Africa to be focus of Security Council this month – President

Ambassador Pascal Gayama
The August work programme for the Security Council will focus largely on issues affecting Africa, its President for the month announced today.

Briefing reporters at United Nations Headquarters in New York, Ambassador Pascal Gayama of the Republic of the Congo (ROC) said that the 15-member body will discuss the political aspect of the Darfur crisis next Thursday. That meeting will take place after the Council earlier this week adopted a landmark resolution authorizing the creation of a hybrid African Union (AU)-UN operation to quell the violence in the Sudanese region.

The UN and AU Special Envoys for Darfur, Jan Eliasson and Salim Ahmed Salim, will also host three days of talks in Arusha, Tanzania, beginning tomorrow with those rebel groups and militias that have not signed the Darfur Peace Agreement.

“We expect a lot from that because, as you know, the solution to the Darfur situation is not a military one,” Mr. Gayama said. “It is political.”

Additionally, the Council will take up Somalia, Sierra Leone, the Democratic Republic of the Congo (DRC) and – while not on the formal work programme – Chad and the Central African Republic (CAR).

(Records from a spatial question set)
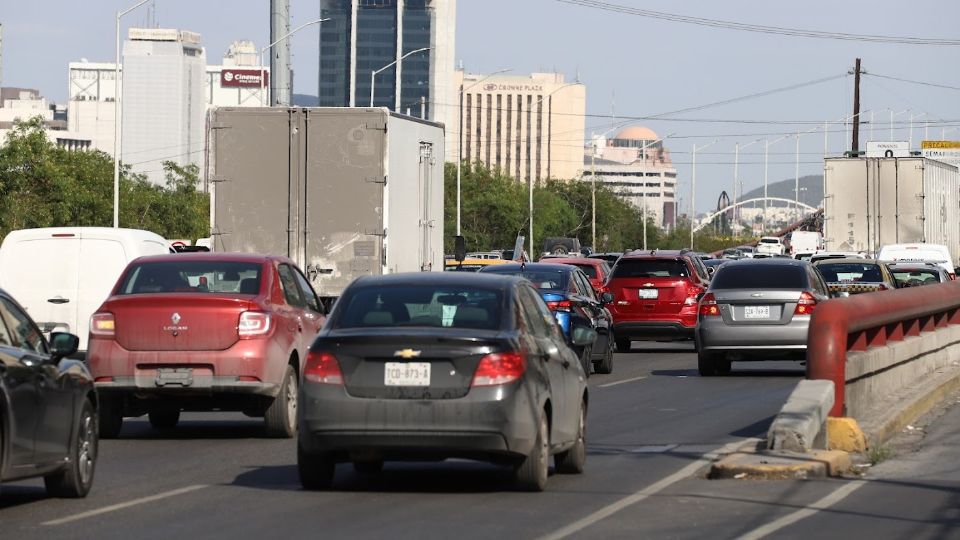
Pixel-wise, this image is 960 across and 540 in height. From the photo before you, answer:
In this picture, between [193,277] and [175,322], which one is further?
[193,277]

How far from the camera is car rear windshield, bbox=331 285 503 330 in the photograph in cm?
1224

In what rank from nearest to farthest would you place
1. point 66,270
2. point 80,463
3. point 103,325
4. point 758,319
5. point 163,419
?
point 80,463 → point 103,325 → point 163,419 → point 66,270 → point 758,319

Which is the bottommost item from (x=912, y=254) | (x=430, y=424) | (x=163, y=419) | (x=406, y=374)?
(x=163, y=419)

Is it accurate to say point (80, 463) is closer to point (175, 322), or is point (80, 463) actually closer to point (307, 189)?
point (175, 322)

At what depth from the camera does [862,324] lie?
16.8m

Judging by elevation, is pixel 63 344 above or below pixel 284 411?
above

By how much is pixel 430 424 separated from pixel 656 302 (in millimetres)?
21302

Complete the following ::
**A.** Answer these questions using the Security Council article:
(i) Which country does Ambassador Pascal Gayama represent?
(ii) In what city will the UN and AU Special Envoys for Darfur host talks?
(iii) Which two countries will the Council take up even though they are not on the formal work programme?
**B.** Lay out the lines of the records as a JSON list of strings, one string per line and no blank lines. Start with the line containing "At what depth" and go on through the final line of the records.
The Security Council article and the records are unrelated material.

Responses per task ::
**A.**
(i) The Republic of the Congo
(ii) Arusha, Tanzania
(iii) Chad and the Central African Republic

**B.**
[
  "At what depth from the camera does [862,324] lie?",
  "16.8m",
  "Judging by elevation, is pixel 63 344 above or below pixel 284 411?",
  "above",
  "By how much is pixel 430 424 separated from pixel 656 302 (in millimetres)?",
  "21302"
]